Свою речь дворник сопровождал какими-то странными жестами, тыкал кулаком в воздух, почесывал бока и бороду.
К моему удивлению, выступление дворника вызвало бурю негодования и протеста:
— Доло-о-ой!..
— Дворников в союз не принимать — они с полицией путаются.
— И швейцаров долой — тоже шпионы!..
— Погромщики дворники!
— Доло-о-ой!..
Седой с трудом успокоил собрание. Елена Егоровна энергично помогала ему, стуча кулаком по столу. Здесь она показалась мне как-то солиднее, строже и даже выше ростом.
— Слово товарищу Инессе Арманд, — объявил Седой.
Из-за стола встала та самая смуглолицая женщина, на которую я обратил внимание при входе в зал. Ее встретили аплодисментами, — значит, слышали не раз.
Она стояла, опираясь о стол президиума, и на диво просто, доходчиво говорила о задачах Союза домашней прислуги.

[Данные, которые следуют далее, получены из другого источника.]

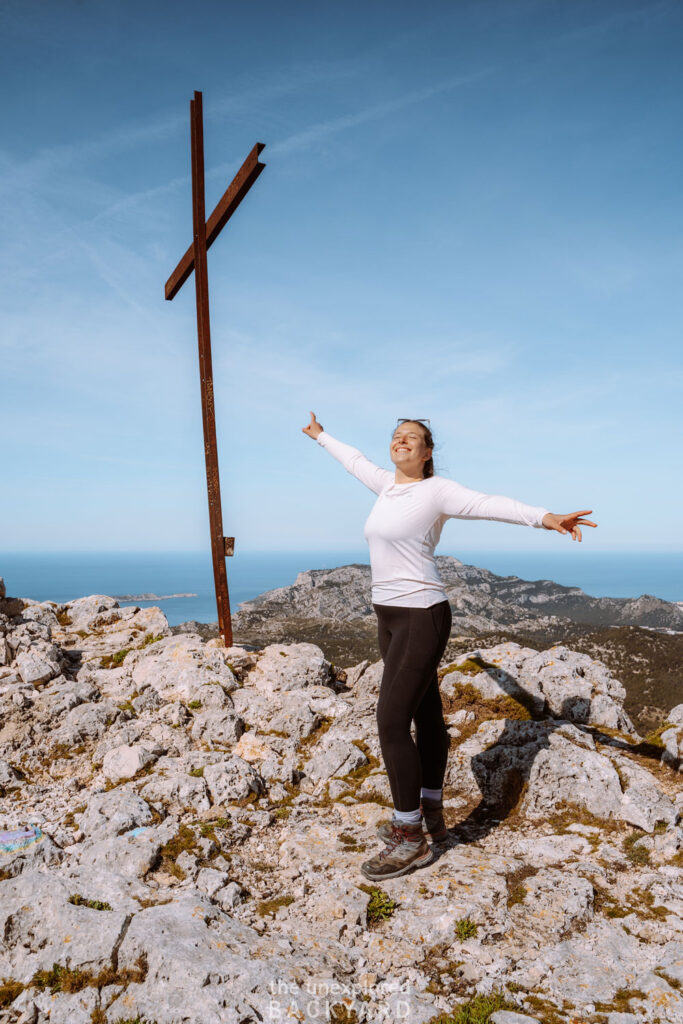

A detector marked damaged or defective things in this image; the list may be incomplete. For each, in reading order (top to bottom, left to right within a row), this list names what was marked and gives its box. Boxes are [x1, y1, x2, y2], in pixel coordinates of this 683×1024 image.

Этот союз должен объединить десятки тысяч людей самых разнообразных специальностей: лакеев, горничных, кухарок, поваров, истопников, нянь, кормилиц — словом, всю мужскую и женскую прислугу, обслуживающую хозяев. Что же касается дворников, то Инесса советовала пока в союз их не принимать, а в дальнейшем будет видно. В заключение она призывала готовиться к забастовке и разрабатывать требования к хозяевам об улучшении жизни домашних работниц, о вежливом обращении, о сокращении рабочего дня, о праздниках и т. п. Ее слушали с напряженным вниманием, с радостными улыбками, одобрительно кивали головами.
Я подошел наконец к столу президиума.
Елена Егоровна обрадовалась:
— От комитета прислали? От большевиков? Так я и знала. Сейчас тут выступят от других партий, а ты давай после всех, только покрепче и попроще, чтобы за сердце хватало.

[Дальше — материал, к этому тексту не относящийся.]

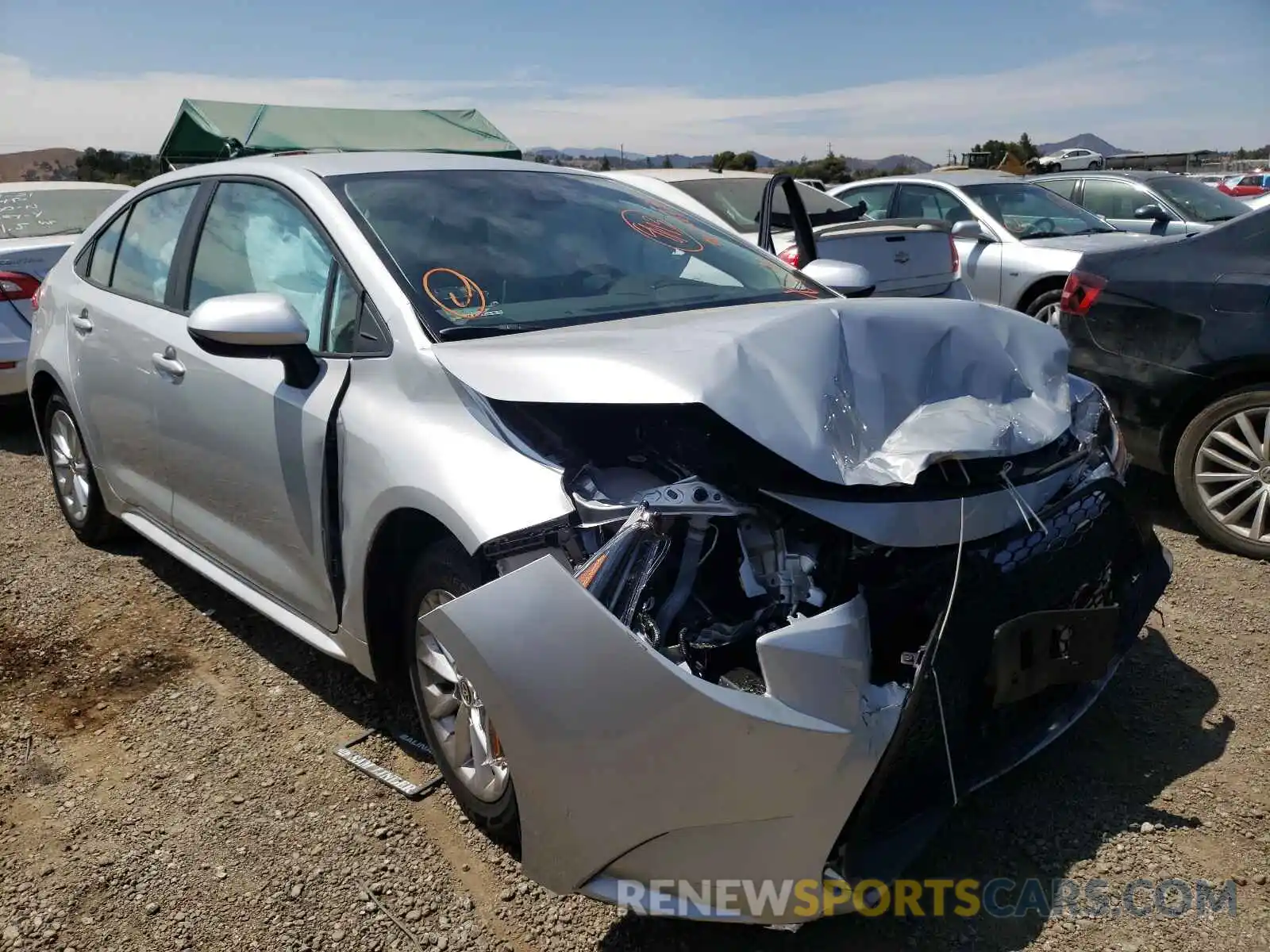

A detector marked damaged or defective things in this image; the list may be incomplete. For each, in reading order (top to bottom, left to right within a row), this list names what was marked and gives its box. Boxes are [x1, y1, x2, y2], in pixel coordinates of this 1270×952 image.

crushed hood [435, 298, 1073, 489]
shattered headlight [1067, 374, 1124, 473]
damaged fender [419, 555, 902, 895]
crumpled front bumper [416, 476, 1168, 920]
cracked bumper cover [416, 476, 1168, 920]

Я согласился и поздоровался с Седым. Он не сразу узнал меня, пришлось напомнить о встрече в штабе МК. Седой встал с довольным видом.
— Ты пришел очень кстати: я, значит, могу и не выступать здесь. Устал смертельно, четвертый митинг провожу… Да, вот письмо из зала подали. Прочти, пожалуйста, а я пойду.
И он вышел из-за стола, посадив на место председателя Елену Егоровну. Та спокойно приняла бразды правления, как будто для нее это было привычным делом. Вот тебе и кухарка!
«Помогите нам сделать забастовку!»
Я устроился у стола президиума по соседству с Инессой Арманд.
Она улыбнулась мне, как старому знакомому, и, кивнув головой в сторону собрания, шепнула:
— Вы понимаете, что здесь происходит? Люди растут на глазах! Поднимают головы самые отсталые, самые униженные!
Нет, я еще не мог как следует осмыслить все, что увидел и услышал в этой буйной аудитории. Для меня все было удивительно и неожиданно!
Между тем на трибуну один за другим стали выходить ораторы от разных партий и союзов: от меньшевиков, от эсеров, анархистов, Союза женского равноправия и других. Однако никто из них не призывал ни к забастовке, ни тем более к вооруженному восстанию. Значит, все считают невозможным выдвигать боевые политические лозунги в такой отсталой аудитории.
Я заволновался еще больше: не окажется ли выстрелом в воздух мое первое выступление в Москве? Но что это за письмо, переданное мне Седым?
Присев за спинами Инессы Арманд и Елены Егоровны, я наспех пробежал его глазами. Письмо было написано мелким, бисерным почерком.
«Товарищ студент!
Я — горничная. С забастовкой согласна, готова начать хоть сегодня. А вот насчет восьмичасового рабочего дня у нас не получится. Утром надо одеть и причесать барыню, почистить костюм барина, услужить всему семейству за завтраком, обедом и ужином, а в промежутках чай да кофей. Потом надо убрать всю квартиру, а у них восемь комнат. Вечером, глядишь, надо еще раз одеть барыню — в гости собирается, потом раздеть и спать уложить. Им ведь плевать на наше время. Как же тут уложишься в восемь часов? Нам и двенадцати мало».